■ INSTRUCTIONS TO FOLLOW ■
Return only the lines below starting at the line containing "Osciloscópio kenwood CS5270" and ending at the line containing "Chaos-Fahrt: Sattelzug bleibt", both included, exactly as they are and with no pictures.

■ EXERCISE DATA ■
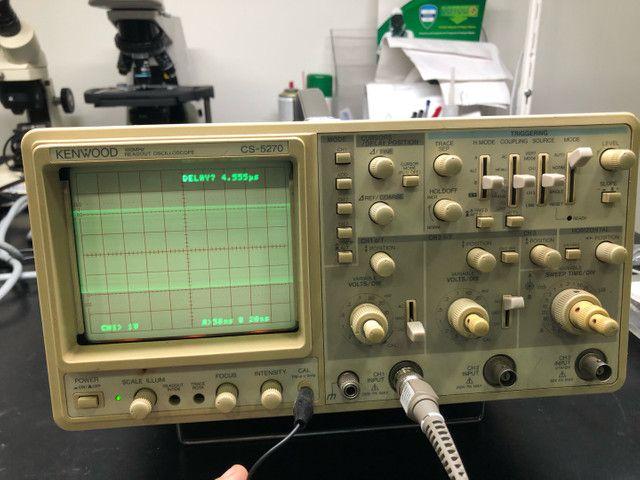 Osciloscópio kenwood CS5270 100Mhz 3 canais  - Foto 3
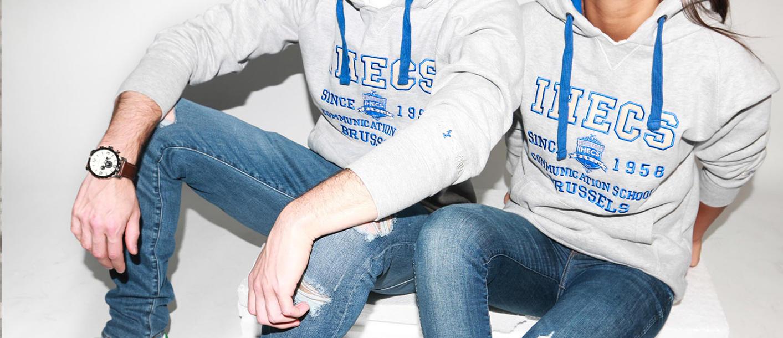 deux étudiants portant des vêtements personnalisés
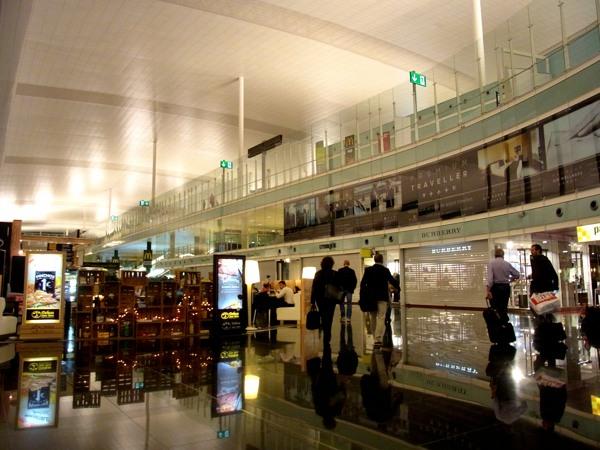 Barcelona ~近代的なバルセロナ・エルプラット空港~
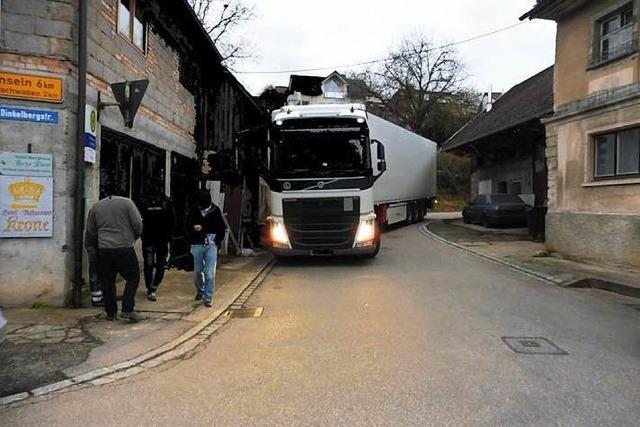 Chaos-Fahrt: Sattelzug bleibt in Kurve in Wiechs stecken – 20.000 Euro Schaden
...
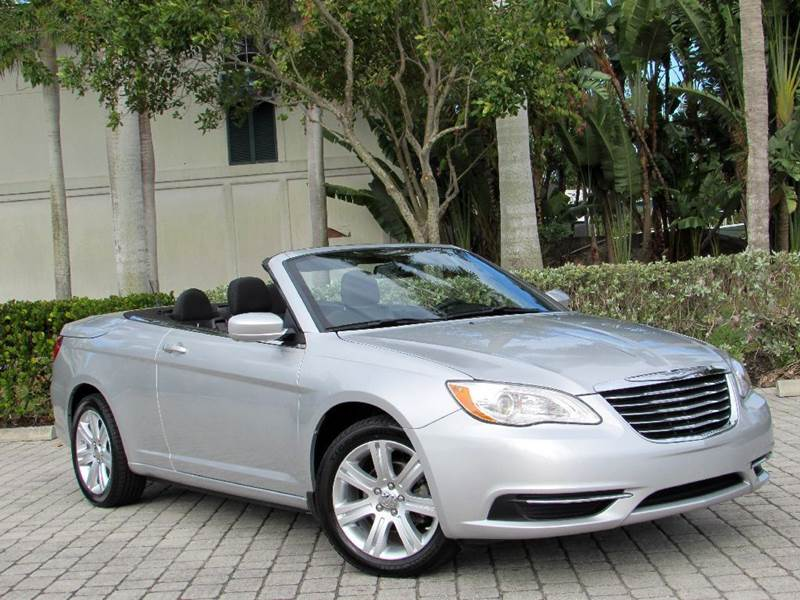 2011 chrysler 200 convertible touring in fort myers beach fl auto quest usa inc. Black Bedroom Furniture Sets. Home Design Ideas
--
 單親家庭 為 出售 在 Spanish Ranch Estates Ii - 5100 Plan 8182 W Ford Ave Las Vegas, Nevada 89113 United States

■ SOLUTION TO THE EXERCISE ■
 Osciloscópio kenwood CS5270 100Mhz 3 canais  - Foto 3
 deux étudiants portant des vêtements personnalisés
 Barcelona ~近代的なバルセロナ・エルプラット空港~
 Chaos-Fahrt: Sattelzug bleibt in Kurve in Wiechs stecken – 20.000 Euro Schaden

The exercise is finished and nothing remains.